Le donne che hanno già deciso di chiedere aiuto per uscire da una relazione violenta si presentano nei centri antiviolenza, nei consultori e alle forze dell'ordine, mentre ad esempio, in palestra, in comitiva, fra amici e in un pronto soccorso talvolta ci sono e arrivano donne diverse, non meno sofferenti, del tutto incapaci di identificarsi come vittime, poiché incredule di ciò che le sta capitando.

Sono persone  fragili che non  riescono  ad accettare la loro pena che ad una domanda precisa, magari sull’origine di un livido, raccontano storie di irrealizzabili cadute casuali o di classici incidenti domestici.

Queste sono donne che non riuscirebbero mai e poi mai a pronunciare la parola “violenza sessuale” o “violenza in famiglia” per rappresentare rapporti comandati e subiti ed ancora le minacce e le percosse ricevute da parte del proprio marito, compagno, partner.

Peggio ancora quando le minacce e le percosse arrivano ai figli, per di più se minori.

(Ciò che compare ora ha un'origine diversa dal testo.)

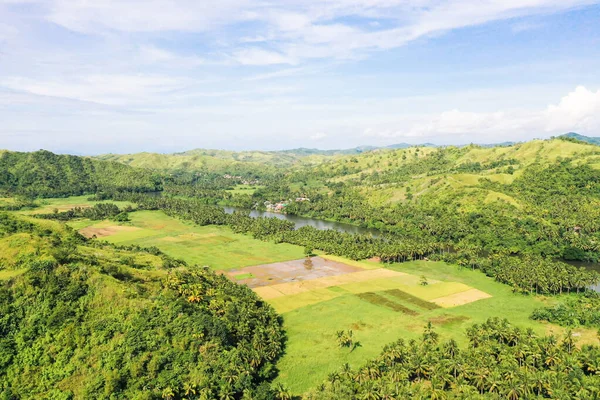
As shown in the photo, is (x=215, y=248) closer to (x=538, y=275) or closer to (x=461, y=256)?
(x=461, y=256)

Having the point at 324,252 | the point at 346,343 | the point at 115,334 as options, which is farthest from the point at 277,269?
the point at 115,334

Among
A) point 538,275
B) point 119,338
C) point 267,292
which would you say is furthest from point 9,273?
point 538,275

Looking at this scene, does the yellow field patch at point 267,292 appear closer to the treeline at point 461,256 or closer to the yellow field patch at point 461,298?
the treeline at point 461,256

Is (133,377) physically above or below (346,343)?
above

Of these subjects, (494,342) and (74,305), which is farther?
(494,342)

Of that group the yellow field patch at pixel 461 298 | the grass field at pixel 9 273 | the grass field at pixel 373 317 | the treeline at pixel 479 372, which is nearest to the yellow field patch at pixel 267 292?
the grass field at pixel 373 317

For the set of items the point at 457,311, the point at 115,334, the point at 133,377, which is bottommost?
the point at 457,311

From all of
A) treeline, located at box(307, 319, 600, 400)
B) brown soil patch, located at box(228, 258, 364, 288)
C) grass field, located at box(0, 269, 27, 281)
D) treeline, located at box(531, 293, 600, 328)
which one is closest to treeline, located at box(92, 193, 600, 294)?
treeline, located at box(531, 293, 600, 328)

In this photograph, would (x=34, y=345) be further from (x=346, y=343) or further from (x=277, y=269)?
(x=277, y=269)
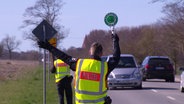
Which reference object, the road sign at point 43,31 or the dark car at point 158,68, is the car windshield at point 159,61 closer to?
the dark car at point 158,68

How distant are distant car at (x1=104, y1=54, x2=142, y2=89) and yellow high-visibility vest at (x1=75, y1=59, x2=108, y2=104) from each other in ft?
62.3

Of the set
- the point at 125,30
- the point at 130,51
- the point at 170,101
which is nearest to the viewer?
the point at 170,101

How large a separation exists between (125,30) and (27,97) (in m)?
82.3

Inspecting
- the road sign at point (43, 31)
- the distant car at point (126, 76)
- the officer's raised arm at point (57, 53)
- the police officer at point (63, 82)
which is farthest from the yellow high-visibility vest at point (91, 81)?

È davvero molto molto infrequente che le vittime accettino subito le nostre proposte di risoluzione, sicuramente per paura ma, la possibilità di potergli indicare che esiste una strada maestra che potrebbe restituirgli la vita e la libertà, oltre quelle barriere, limiti e confini che la violenza gli ha annullato man mano che veniva subita in silenzio, potrebbe essere una luce in fondo al tunnel

Noi come società, abbiamo il dovere e il diritto di restituire a chi è più debole l’immagine di un’integrità fisica ancora presente o comunque recuperabile e aiutare a superare il senso di spezzettamento psicofisico che la violenza causa senza pietà in ogni individuo inerme che la riceve.

Dominano purtroppo la paura, gli impulsi d’inadeguatezza, l’orrore per i rapporti sociali, il distacco dalla realtà, l’assenza di reattività emotiva, la perenne percezione di una feroce confusione mentale, ancor più grave le patologie annesse come l’amnesia dissociativa, l’incapacità di ricordare aspetti importanti del trauma e il costante rivissuto dell’evento traumatizzante.

Questa non è vita, questa è sopravvivere senza speranza.

Noi possiamo, con le nostre campagne di sensibilizzazione  e paralleli progetti di tutela e reinserimento, aiutare a denunciare e contrastare la violenza di genere attraverso le reti territoriali tramite la perenzione.

Non  possiamo permettere che oggi esistano in una persona debole incubi, flash-back, sintomi di ansia, stato di allerta perenne, ipervigilanza, insonnia, insufficienza alla concentrazione, nervosismo, riscontri esagerati per ogni segnale di pericolo, pianto, malinconia e la persistente panico, o peggio, il terrore di conseguenze imminenti e future, perché oggi siamo in grado di prevenire, intercettare, intervenire, interagire, contrastare e proteggere chiunque, affinché ogni essere umano possa vivere serenamente con una buona qualità della vita.

È importante porre una particolare attenzione alle persone che incontriamo, che ci orbitano intorno che vediamo quotidianamente o saltuariamente perché ognuno di noi è ambasciatore dei valori del buon vivere in società, perché ognuno di noi è rappresentante della qualità di una vita serena ed abbiamo l’obbligo sociale, morale e umano di aiutare chi è più debole.

Chi è forte aiuta se stesso, chi è più forte aiuta gli altri.